Supply chains: To build resilience, manage proactively

Supply chains: To build resilience, manage proactively

McKinsey: The COVID-19 pandemic created significant disruption to global supply chains, and then the Russian invasion of Ukraine caused a considerable humanitarian crisis in Europe since the Second World War.

The invasion of Ukraine compounded supply chain troubles in critical sectors, including agriculture, automotive, energy, and food. The frequency and magnitude of the disruptions increased, and structural reform may be needed to restore predictability to a system premised on ever-increasing cost optimization.

The effects of disruptions on supply chains may be temporary, but permanent effects may occur beneath the surface. Leaders must install the building blocks of structural reform. Nonetheless, structural reform may be the only way for leaders to restore the resilience that companies depend on from their supply chains, as evident from several short- and longer-term implications of the disruptions.

Key export categories are suffering immediate supply shocks.

The invasion of Ukraine has had an immediate impact on several export sectors, including agriculture, chemicals, manufacturing, metals, and oil and gas. Transport delays and spiralling input costs have become more frequent. Companies are exiting operations in Russia or refusing to carry Russian goods, creating several effects, including greater unpredictability and the unavailability of critical supply chain inputs.

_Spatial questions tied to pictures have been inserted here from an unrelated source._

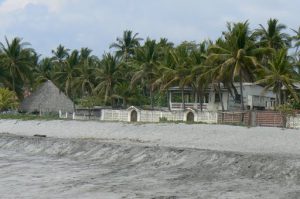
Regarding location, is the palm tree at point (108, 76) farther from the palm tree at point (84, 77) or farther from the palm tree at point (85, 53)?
the palm tree at point (85, 53)

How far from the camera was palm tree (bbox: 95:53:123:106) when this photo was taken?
57906 millimetres

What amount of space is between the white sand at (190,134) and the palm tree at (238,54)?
9445mm

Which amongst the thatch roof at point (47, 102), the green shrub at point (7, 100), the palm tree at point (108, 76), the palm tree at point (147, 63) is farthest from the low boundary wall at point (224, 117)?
the green shrub at point (7, 100)

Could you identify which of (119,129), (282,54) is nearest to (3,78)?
A: (119,129)

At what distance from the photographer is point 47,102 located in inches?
2192

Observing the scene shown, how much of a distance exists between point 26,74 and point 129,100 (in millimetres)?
13317

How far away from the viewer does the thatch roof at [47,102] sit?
2180 inches

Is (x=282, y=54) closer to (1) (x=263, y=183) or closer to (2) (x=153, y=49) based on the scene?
(2) (x=153, y=49)

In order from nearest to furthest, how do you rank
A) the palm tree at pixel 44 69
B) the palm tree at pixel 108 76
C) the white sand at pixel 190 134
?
1. the white sand at pixel 190 134
2. the palm tree at pixel 108 76
3. the palm tree at pixel 44 69

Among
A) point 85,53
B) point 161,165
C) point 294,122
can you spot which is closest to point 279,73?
point 294,122

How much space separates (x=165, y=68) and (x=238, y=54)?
37.9 ft

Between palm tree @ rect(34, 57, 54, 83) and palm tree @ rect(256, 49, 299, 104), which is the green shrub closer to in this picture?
palm tree @ rect(34, 57, 54, 83)

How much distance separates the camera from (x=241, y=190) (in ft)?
43.1

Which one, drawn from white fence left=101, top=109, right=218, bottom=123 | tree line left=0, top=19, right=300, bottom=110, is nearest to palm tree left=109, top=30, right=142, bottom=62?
tree line left=0, top=19, right=300, bottom=110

These effects may have a more considerable impact on companies than inflation. Supply chain operators face several emerging challenges, including an increased focus on securing food, energy, and other critical materials, a shift in demand back to services, and a shift in inventory management strategies due to the US Securities and Exchange Commission’s carbon disclosure ruling.

Supply chains To build resilience, manage proactively

Critical steps to optimal resilience

CEOs should consider implementing cross-silo efforts to ensure an agile response to fast-moving events. Create a nerve center to consolidate organizational reactions to issues. The nerve center could be organized under four categories:

  • People
  • operating cadence
  • decision-enabling tools
  • early-warning system

The CEOs should also plan for extreme supply-and-demand disruptions by ordering components earlier than usual, accounting for the higher cost of energy, materials, and transportation, and reprioritizing production if shortages seem inevitable. Examine the risks in supply chains and set up controls to minimize their effects. CEOs may focus on quick responses during a crisis but also need to consider building longer-term resilience in supply chains. Transparency, diversification, and keeping safety stocks on hand may be difficult to justify. Construct a digital twin of the most critical parts of a supply chain to help organizations pinpoint hidden suppliers or materials flows and expose previously invisible interdependencies.

Tackling the medium-term challenge

The integral factor here is to create several what-if scenarios to determine what would happen if the supply of vessels decreased by 25 percent. Then prioritize and mitigate the parts of the supply chain that fail most often. E-commerce does not necessarily promote positive outcomes, and success depends on capturing high-value demand at an acceptable margin.

The global economy may slow down in the coming year, with the US posting strong growth and job creation numbers, but prices in several sectors are spiralling quickly.

In past economic downturns, customers stayed with companies close to their core offerings. These companies emerged from the downturn more substantial than their competitors. CEOs recognize that to achieve long-term resilience; they may need to convince investors to accept resilience as the new table stakes and change their view of expected risk-adjusted returns.